The next question is how far we should go in eliminating the unnecessary processing that is currently being done. Let's look at where the inefficiencies arise:

We are parsing the same module repeatedly (about 10% of the cost), then parsing its XPath expressions repeatedly (another 10%), and doing other miscellaneous static checking (say another 5%).
In the case of functions, we do a serial search to bind function calls to stylesheet functions, which is taking a long time because there are multiple instances of the same function. I have already implemented a hash lookup to fix this particular problem, which has halved the compilation time.
Again in the case of functions, we are type-checking and optimizing functions that can never be called because they are masked by another of higher import precedence. This is another 10% or so of the overhead, and I have already made changes to eliminate it.
In the case of template rules, the "masked" templates do need to be type-checked and optimized because they can be called, using apply-imports or next-match. However, we could potentially take advantage of the fact that two template rules with different import precedence can share the same executable code: if they come from different incarnations of the same module, then they will have identical static contexts, and could therefore be compiled once and share the same compiled code.
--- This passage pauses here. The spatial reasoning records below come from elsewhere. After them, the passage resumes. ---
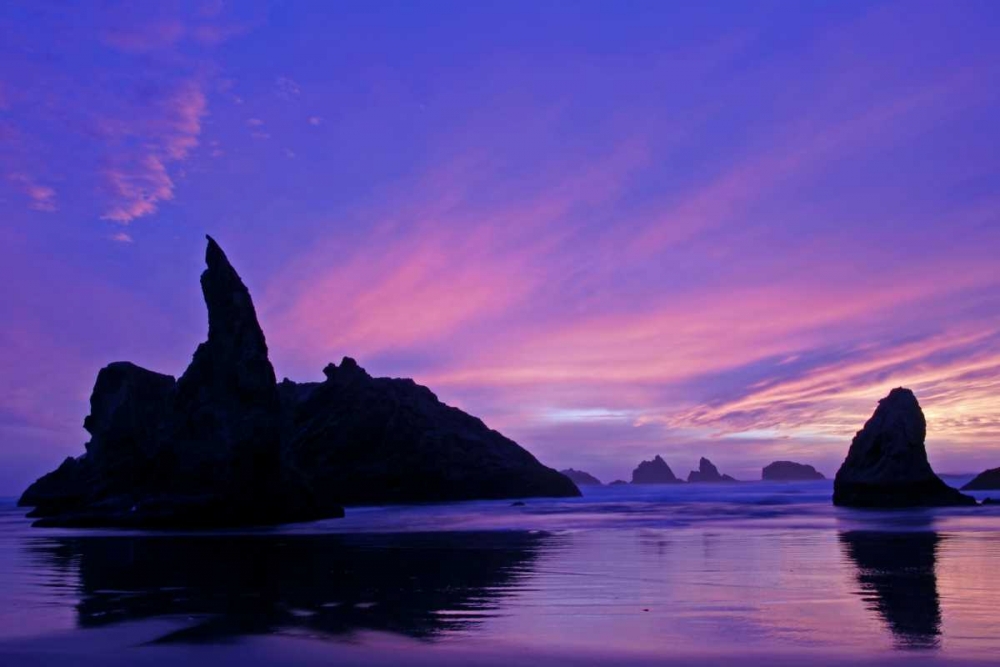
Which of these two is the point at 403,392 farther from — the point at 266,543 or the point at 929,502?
the point at 266,543

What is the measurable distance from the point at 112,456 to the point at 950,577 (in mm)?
72318

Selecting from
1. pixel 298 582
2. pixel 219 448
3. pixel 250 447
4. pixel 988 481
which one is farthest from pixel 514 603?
pixel 988 481

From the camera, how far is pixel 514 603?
16.2m

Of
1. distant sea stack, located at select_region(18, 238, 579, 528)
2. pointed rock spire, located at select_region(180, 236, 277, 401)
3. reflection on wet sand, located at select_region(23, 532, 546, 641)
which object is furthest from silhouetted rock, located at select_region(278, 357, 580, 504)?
reflection on wet sand, located at select_region(23, 532, 546, 641)

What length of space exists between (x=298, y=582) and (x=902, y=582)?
44.2 feet

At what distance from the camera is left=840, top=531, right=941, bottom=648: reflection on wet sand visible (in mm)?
12999

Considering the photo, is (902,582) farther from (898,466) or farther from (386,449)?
(386,449)

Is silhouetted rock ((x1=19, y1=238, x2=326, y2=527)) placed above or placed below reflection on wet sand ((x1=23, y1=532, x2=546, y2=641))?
above

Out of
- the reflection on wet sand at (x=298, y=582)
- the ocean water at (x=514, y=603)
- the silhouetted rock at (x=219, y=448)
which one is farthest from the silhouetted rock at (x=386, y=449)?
the ocean water at (x=514, y=603)

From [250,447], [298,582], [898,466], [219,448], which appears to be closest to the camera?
[298,582]

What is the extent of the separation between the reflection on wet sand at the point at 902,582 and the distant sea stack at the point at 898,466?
33.2m

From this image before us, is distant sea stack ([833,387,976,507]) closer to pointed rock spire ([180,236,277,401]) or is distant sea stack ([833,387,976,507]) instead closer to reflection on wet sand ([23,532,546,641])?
reflection on wet sand ([23,532,546,641])

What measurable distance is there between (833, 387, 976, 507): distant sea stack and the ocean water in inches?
1313

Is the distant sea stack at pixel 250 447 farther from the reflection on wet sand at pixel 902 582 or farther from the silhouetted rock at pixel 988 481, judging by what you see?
the silhouetted rock at pixel 988 481
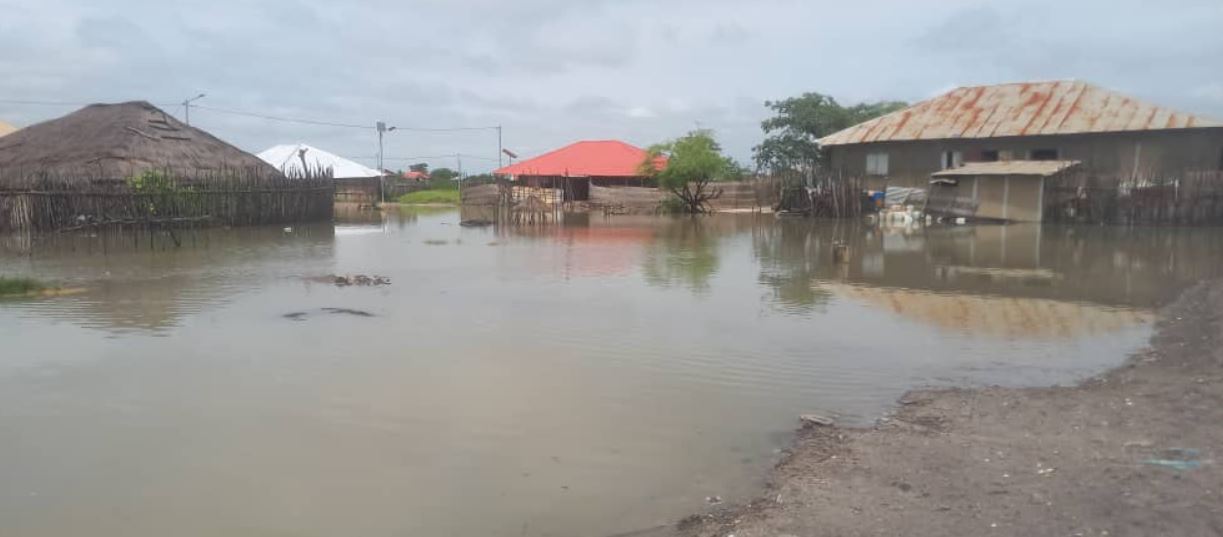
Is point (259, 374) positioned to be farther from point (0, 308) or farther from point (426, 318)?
point (0, 308)

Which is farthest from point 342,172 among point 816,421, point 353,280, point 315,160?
point 816,421

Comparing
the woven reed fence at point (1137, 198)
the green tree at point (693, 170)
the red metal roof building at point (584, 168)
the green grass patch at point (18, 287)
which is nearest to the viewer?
the green grass patch at point (18, 287)

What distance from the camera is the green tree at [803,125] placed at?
36.2 metres

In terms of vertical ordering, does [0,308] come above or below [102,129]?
below

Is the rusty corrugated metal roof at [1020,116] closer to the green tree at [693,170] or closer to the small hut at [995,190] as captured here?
the small hut at [995,190]

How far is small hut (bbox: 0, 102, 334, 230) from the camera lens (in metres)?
19.3

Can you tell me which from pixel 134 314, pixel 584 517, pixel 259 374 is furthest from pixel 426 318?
pixel 584 517

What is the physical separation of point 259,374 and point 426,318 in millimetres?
2605

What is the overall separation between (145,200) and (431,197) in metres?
29.6

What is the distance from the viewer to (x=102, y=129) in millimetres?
25281

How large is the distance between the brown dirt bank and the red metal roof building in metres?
32.5

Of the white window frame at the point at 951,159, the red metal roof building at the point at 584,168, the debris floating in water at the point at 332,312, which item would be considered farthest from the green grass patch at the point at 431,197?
the debris floating in water at the point at 332,312

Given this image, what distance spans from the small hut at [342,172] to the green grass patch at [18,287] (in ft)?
109

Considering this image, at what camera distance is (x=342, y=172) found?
45531 mm
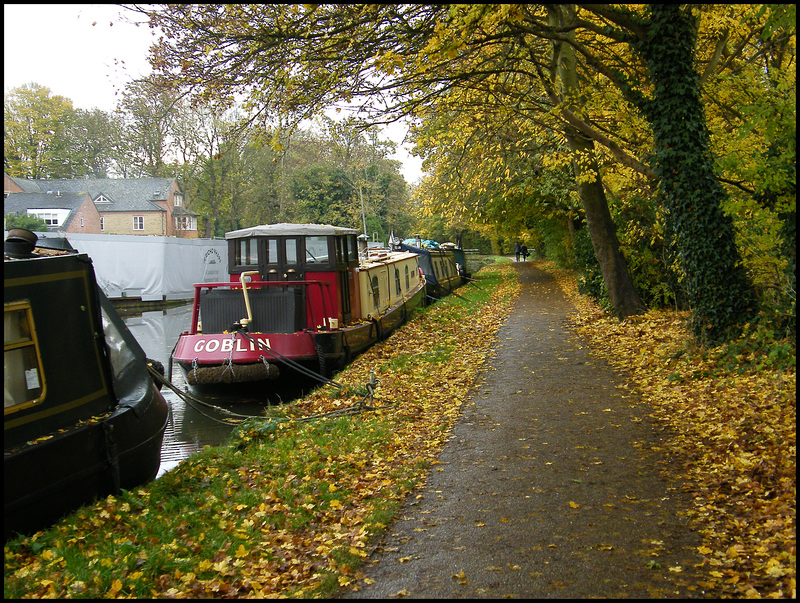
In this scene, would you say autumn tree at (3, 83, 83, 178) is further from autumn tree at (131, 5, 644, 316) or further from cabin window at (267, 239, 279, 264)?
autumn tree at (131, 5, 644, 316)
We can do some of these optimizations (like doing less work to process masked functions) without any change to the strategy of reading and parsing modules repeatedly. But other optimizations do mean that we need to recognize when two modules derive from the same source. In particular, we need to distinguish a "masked" function that comes from the same source module from a "masked" function deriving from a different source module: in the latter case, the spec requires all static errors to be detected even though the code is dead, while in the former case we know that we only need to do the analysis once to report all static errors.

The toughest aspect of this is that there is an impact on data structures. This is particularly the case with template rules: the idea of two template rules sharing the same executable code even though they have different import precedence, and then taking advantage of this to only type-check and optimize the code once. Changing data structures is always the hardest kind of change. But it's probably worth doing.